The DCI Yorke Series Boxset
Page 66
Again, and again, under hypnosis, Mayers relived the moment that he’d been dragged from his office by his hair and thrown to the floor in the blood and brain matter of his colleagues and patients. He’d cowered under a table, but the gunmen hadn’t taken long to find him.
The gunmen. His patients.
And that was Mayer’s problem right there, Neil realised. He was completely focused on the fact that they had been his patients, and that he should have treated them and prevented this. The dead bodies which had been littered around him were a knock-on effect of his failure.

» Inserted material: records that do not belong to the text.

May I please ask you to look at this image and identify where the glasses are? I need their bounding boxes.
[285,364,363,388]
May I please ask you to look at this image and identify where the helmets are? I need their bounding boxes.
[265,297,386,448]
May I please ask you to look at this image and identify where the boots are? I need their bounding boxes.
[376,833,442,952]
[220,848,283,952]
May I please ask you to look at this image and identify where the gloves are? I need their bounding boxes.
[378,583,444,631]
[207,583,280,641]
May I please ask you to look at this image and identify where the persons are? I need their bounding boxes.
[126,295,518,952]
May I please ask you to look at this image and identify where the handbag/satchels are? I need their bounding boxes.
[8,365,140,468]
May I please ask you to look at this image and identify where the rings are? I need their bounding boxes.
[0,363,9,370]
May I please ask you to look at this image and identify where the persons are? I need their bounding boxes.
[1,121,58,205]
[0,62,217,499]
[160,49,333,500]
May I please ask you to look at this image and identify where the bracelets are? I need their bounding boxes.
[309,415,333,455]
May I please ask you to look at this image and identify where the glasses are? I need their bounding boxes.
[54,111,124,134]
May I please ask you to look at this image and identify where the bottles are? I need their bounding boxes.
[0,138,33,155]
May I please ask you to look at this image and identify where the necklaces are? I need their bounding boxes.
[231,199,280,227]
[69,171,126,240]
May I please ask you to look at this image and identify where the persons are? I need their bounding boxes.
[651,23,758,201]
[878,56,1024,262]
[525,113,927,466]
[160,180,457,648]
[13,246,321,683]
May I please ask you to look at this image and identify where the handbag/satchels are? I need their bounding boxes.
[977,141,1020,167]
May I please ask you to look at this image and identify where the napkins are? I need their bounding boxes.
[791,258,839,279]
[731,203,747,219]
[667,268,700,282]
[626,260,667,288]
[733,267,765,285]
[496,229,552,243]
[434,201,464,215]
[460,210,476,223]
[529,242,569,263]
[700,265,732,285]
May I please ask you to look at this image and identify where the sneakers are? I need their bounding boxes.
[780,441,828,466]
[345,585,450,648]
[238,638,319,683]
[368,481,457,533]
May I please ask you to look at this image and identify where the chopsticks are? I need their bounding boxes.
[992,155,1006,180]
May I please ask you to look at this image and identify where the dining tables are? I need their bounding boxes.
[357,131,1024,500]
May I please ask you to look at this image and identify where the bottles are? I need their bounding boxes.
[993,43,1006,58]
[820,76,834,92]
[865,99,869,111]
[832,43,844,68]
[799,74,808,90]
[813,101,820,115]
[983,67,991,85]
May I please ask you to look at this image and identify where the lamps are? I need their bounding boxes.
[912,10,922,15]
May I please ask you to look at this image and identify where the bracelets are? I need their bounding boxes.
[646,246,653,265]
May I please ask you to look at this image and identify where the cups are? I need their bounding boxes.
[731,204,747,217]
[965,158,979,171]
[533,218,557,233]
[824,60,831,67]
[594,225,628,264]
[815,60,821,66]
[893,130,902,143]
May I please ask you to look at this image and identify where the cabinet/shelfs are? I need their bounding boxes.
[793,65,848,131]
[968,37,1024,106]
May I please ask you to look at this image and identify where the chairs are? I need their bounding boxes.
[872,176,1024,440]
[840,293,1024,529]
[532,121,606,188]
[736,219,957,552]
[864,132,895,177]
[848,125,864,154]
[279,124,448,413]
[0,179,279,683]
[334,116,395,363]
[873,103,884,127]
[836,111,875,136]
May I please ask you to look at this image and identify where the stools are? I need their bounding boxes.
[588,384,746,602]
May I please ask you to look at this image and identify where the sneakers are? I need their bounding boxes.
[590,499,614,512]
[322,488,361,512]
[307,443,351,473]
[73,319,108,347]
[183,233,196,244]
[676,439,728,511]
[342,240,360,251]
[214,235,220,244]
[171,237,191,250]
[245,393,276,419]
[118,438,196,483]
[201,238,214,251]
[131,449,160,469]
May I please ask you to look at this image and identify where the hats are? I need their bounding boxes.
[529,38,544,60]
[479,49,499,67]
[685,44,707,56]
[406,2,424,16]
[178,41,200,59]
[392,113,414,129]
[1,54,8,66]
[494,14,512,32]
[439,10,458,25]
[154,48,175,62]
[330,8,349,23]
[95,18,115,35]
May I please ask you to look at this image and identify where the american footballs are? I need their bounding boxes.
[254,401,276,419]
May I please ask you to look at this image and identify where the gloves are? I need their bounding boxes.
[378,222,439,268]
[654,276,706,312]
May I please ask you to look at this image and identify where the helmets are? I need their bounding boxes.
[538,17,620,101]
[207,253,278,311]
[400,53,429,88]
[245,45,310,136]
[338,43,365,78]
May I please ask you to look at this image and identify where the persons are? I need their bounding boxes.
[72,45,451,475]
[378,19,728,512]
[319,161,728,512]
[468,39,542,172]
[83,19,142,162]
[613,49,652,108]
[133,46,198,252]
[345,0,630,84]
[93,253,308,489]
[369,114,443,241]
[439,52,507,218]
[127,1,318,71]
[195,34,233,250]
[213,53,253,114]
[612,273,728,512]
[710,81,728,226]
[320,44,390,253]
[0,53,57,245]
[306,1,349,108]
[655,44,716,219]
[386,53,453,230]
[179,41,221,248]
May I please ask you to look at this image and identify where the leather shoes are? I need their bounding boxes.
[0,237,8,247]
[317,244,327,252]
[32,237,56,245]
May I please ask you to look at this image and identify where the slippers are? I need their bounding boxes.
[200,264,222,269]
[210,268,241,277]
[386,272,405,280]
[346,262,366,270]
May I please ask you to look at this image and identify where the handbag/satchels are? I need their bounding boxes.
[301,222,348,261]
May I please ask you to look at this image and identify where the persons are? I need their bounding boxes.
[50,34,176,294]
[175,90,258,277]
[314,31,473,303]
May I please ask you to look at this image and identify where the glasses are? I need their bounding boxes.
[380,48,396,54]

After he’d woken up in hospital, Mayers had told the doctors, ‘They are all dead and, unjustly, I am alive.’
Even now, with Neil, after reliving the moment he’d been shot in the chest, and had woken up in hospital with a damaged, but still functioning, heart, he repeated the same thing, ‘They are all dead and, unjustly, I am alive.’
So, Neil tried for almost an hour to try and alter thoughts, which surely, Adams and others had tried to alter for years now.
He tried: ‘These men were that high on cocaine – there was no stopping them.’
And: ‘You cannot be expected to halt such ruthless behaviour on only one hour of therapy a week!’
Also: ‘You tried to help them remove the stressors from their lives – if they chose not to follow advice, how much responsibility should you really take?’
None of these reasons were helping Mayers reach acceptance in this session. So, if he couldn’t accept these specific alternative thoughts, Neil would have to try for the more philosophical. He told him that this event was part of him now, like countless other events.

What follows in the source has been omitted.